Bessent ha detto al Senate Banking Committee che "non ne sarebbe sorpreso."
"Non lo sappiamo con certezza," ha aggiunto. "Ci sono molte voci che la Cina potrebbe sviluppare asset digitali garantiti da qualcosa di diverso dal RMB, forse basati sull'oro. Non l'abbiamo visto."
Apparentemente, Hong Kong è la loro "sandbox" — un terreno di prova finanziario dove possono sperimentare nuove idee senza coinvolgere troppo la Cina continentale.
Ciò significa che possono creare asset digitali garantiti da oro mantenendolo discreto. Un asset garantito da oro potrebbe fornire una riserva di valore stabile, che sfiderebbe direttamente lo status di valuta di riserva del dollaro — soprattutto perché non sarebbe soggetto alla politica monetaria o alle sanzioni statunitensi.
Nel frattempo, lo yuan digitale della Cina riguarda ancora tutto il RMB, quindi non è così ribelle.
Quando si è trattato dell'Iran, ha lanciato questa gemma crypto: i leader iraniani stanno spostando denaro "come pazzi," segnalando che "la fine potrebbe essere vicina" per l'attuale regime. In un momento di dramma inaspettato, l'ha paragonato a "i topi che lasciano la nave." Se questa non è una metafora per i secoli, non so cosa sia.
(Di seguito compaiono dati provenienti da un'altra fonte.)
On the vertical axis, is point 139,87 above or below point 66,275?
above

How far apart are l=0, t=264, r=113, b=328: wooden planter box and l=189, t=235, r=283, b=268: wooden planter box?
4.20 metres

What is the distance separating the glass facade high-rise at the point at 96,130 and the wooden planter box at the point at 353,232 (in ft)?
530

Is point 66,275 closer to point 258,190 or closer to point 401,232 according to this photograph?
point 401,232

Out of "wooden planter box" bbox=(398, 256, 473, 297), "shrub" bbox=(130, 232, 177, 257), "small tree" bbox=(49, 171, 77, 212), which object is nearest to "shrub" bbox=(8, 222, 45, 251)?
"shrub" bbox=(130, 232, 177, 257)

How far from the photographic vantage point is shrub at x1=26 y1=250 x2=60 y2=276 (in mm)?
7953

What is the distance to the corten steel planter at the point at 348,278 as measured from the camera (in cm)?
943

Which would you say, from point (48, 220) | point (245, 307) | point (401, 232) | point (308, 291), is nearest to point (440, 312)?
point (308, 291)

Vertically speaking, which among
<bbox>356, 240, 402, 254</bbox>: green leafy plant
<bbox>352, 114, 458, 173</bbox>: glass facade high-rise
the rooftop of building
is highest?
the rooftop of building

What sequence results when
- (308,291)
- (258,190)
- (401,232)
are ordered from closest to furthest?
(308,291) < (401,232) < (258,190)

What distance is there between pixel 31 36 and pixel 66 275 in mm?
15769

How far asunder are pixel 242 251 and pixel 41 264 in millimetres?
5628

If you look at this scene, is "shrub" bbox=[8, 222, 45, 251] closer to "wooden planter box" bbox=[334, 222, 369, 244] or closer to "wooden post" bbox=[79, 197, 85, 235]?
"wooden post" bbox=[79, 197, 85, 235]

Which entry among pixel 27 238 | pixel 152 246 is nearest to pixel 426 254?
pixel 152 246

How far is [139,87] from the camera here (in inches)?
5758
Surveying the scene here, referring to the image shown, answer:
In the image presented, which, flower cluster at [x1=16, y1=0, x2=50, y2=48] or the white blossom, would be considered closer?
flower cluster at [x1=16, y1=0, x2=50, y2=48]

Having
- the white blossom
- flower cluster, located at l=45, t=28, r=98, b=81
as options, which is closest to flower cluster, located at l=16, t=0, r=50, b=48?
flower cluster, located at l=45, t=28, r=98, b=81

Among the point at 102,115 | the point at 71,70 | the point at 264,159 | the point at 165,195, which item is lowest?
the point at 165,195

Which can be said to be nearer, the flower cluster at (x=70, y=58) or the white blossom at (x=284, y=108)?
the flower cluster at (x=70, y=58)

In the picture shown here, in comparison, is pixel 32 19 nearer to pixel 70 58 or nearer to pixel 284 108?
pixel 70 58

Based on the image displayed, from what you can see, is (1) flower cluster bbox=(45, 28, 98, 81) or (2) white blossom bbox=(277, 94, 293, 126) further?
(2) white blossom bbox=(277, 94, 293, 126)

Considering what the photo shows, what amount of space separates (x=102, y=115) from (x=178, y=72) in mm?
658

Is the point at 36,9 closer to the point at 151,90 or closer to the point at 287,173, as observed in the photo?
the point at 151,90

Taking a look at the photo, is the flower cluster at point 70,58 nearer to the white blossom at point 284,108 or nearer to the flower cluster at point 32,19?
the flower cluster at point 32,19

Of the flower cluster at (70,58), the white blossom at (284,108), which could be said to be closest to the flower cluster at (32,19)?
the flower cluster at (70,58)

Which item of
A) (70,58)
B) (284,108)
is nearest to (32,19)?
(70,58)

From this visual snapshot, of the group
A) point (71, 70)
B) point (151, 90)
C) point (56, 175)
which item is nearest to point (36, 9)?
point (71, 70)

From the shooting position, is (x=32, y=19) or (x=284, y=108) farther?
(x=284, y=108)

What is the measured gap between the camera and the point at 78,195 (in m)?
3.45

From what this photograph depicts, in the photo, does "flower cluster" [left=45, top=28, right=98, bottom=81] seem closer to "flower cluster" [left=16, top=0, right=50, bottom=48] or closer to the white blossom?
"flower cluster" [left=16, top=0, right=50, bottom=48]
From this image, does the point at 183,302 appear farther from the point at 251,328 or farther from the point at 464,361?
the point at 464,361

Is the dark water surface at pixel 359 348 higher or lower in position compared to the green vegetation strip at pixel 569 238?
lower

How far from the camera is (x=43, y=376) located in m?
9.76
E in un momento finale da mic-drop, Bessent ha sottolineato l'importanza di approvare il Clarity Act, riconoscendo che l'applicazione dell'imposta sulle plusvalenze sulla criptovaluta è un pasticcio complesso. La complessità delle tasse sulle criptovalute? Non è una sorpresa.
In conclusione, il mondo degli asset digitali, delle valute garantite da oro e dei topi in fuga non è mai stato così emozionante. Restate sintonizzati per il prossimo episodio di "Le avventure sandbox della Cina."